You’ll also earn some shiny artifacts from helping people out whilst on your travels. Duskenvale is a place full of different stories just waiting to be discovered, whether that be uncovering the story of a long-forgotten civilization or travelling across the world to help a grandmother find her party animal grandson.
Quests turn up everywhere and anywhere and there’s no real indicator on who might need your help. And that’s not a bad thing. It forces you to interact with the world; to talk to almost everyone to uncover the world’s tales. The fact that those who don’t have quests might still part with some useful knowledge ensures your time isn’t wasted either.
And by offering these artifacts as rewards, Dwarrows manages to skilfully link together it’s exploration and town-building elements together, into one neat package. By themselves, these elements are nothing particularly special. Together, they make a remarkably entertaining, and downright addictive, gameplay loop. What starts as a simple outing to collect resources always seems to turn into a mini-adventure of its own as you stumble across more puzzles to solve and people to help.
One outing for gold ended with me helping a giant stone face in his fight against a giant bird who had stolen his gemstone. This kind of interaction is not untypical of Dwarrows. It’s a wonderfully whimsical world that players can get lost in. Duskenvale and the surrounding Woodlands are teeming with life, personality and mystery.
In fact, the setting has all the hallmarks of a solid N64 platformer. There’s the bizarre characters, the charming little villages and those not-so-subtle destructible walls. In fact, the only thing missing is a smart-talking bird sidekick. The graphics, whilst a little rough around the edges, only feed into the notion that this is a real love letter to those classic games of old.

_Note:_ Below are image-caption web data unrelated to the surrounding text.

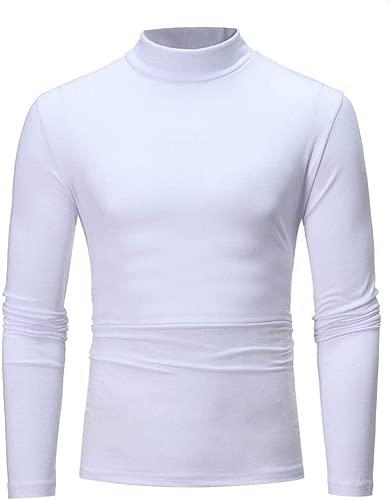 Camiseta Cuello Alto Hombre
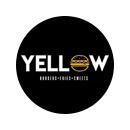 Yellow Burger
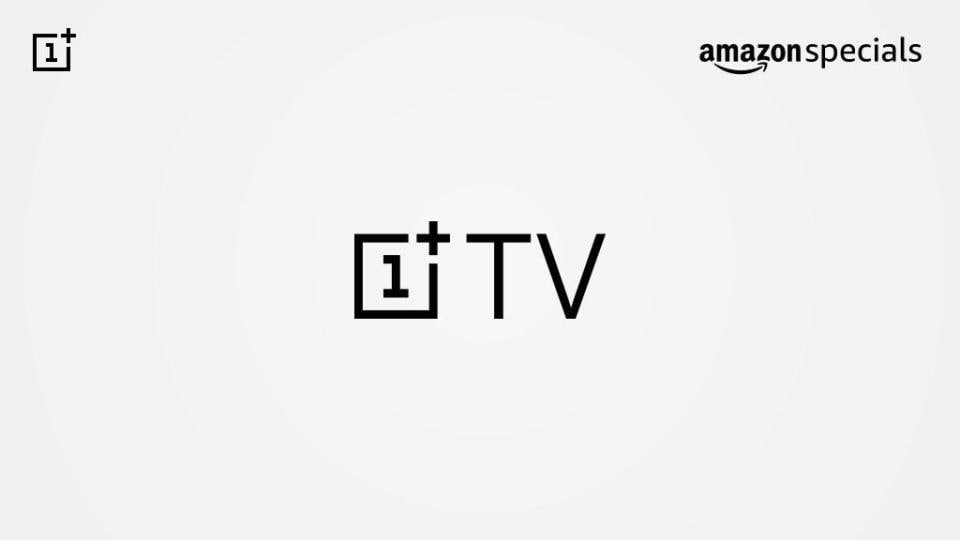 OnePlus TVto launch in India next month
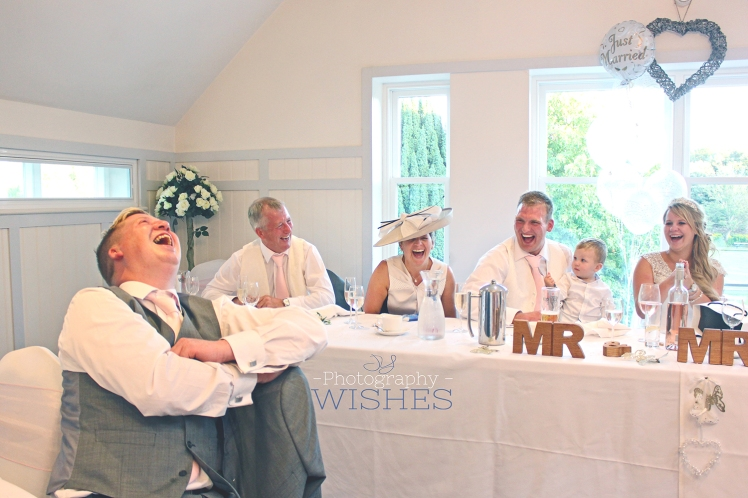 Jon & Abbey's Wedding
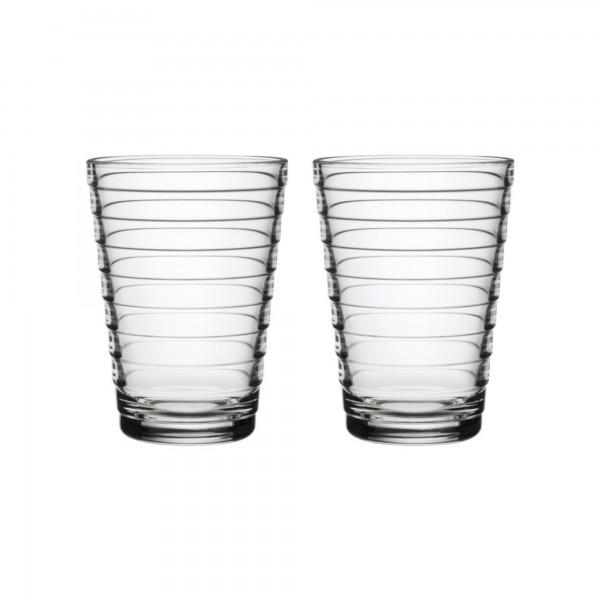 iittala - Aino Aalto - Glass - 33 cl - Klar - 2 stück - Des.: Aino Aalto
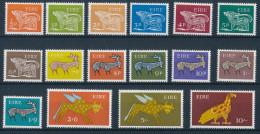 IRELAND/Irland/Eire 1968 Definitive Set Of 16v** - 1949-... Repubblica D'Irlanda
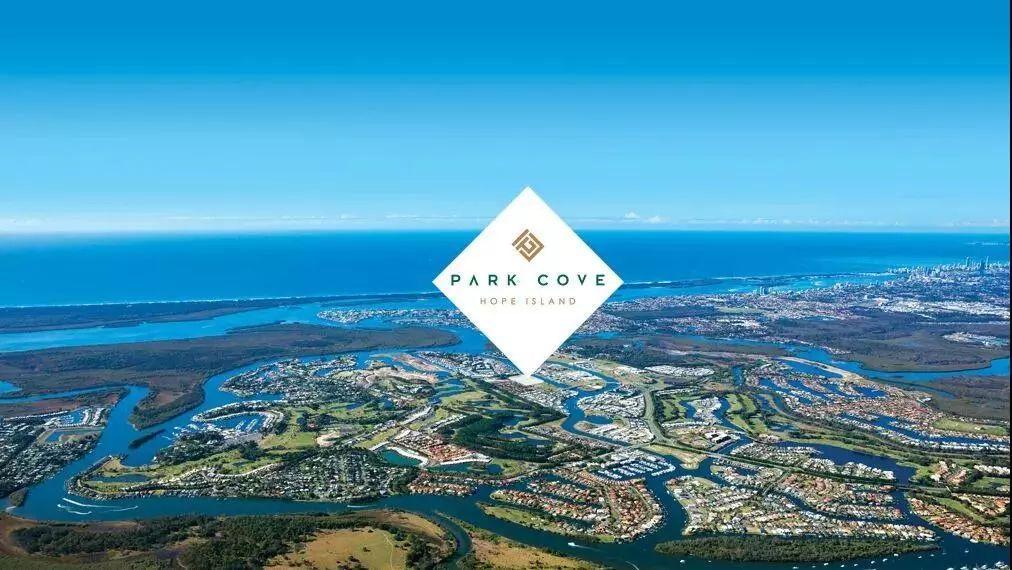 当人文科技拥抱自然环境,澳大利亚澜湾(PARK COVE)高端别墅开启一段别样智慧生活
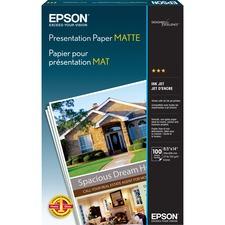 EPS S041067 Epson Matte Presentation Paper EPSS041067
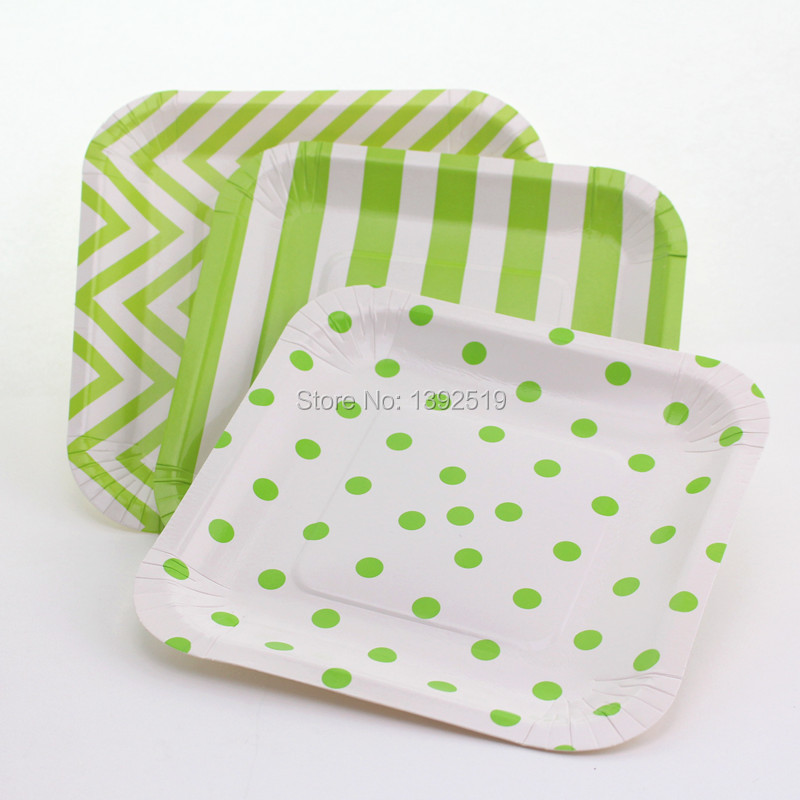 Free Shipping 240pcs Green Square Paper Plates Polka Dot Striped Chevron Tableware Dessert Cake BBQ Favor Paper Plate-in Dishes \u0026 Plates from Home \u0026 Garden ... & Free Shipping 240pcs Green Square Paper Plates Polka Dot Striped ...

The world also takes full advantage of the three character set-up. There is ample opportunity to use all three across the game, and you won’t find one dominating the other two. You’ll go out to chop some trees with the miner, but then might stumble across a pile of rubble that requires the builder’s magic hammer or a race for the explorer to complete. Furthermore, most of the puzzles require you to use all three heroes to open doors, light torches, open chests and the like.
There’s very little that Dwarrows gets wrong. Even so, there’s a few missteps. The pet system, where you can tame various animals, feels entirely tacked on. There’s no real point to it. Your pets supposedly give you bonuses to collecting resources or finding treasure, but there’s very little effect in practice.
Resource gathering can feel very grindy as well, especially after you’ve uncovered most of the artifacts and are looking to build some of the late-game buildings. Upgrades to your tools do go some way to alleviating this but it can still become a slog.
In practice, the relatively minor gripes don’t ever detract from the overall experience. Dwarrows remains an absolutely brilliant game. The fact that a basic cycle of solving puzzles, collecting resources and building stuff is so captivating is a testament to how beautifully immersive the world of Dwarrows and its inhabitants are. With so much to do, so many areas to explore and an entire town to build, it’s remarkably easy to get sucked in. Expect plenty of hours of enjoyment from this one.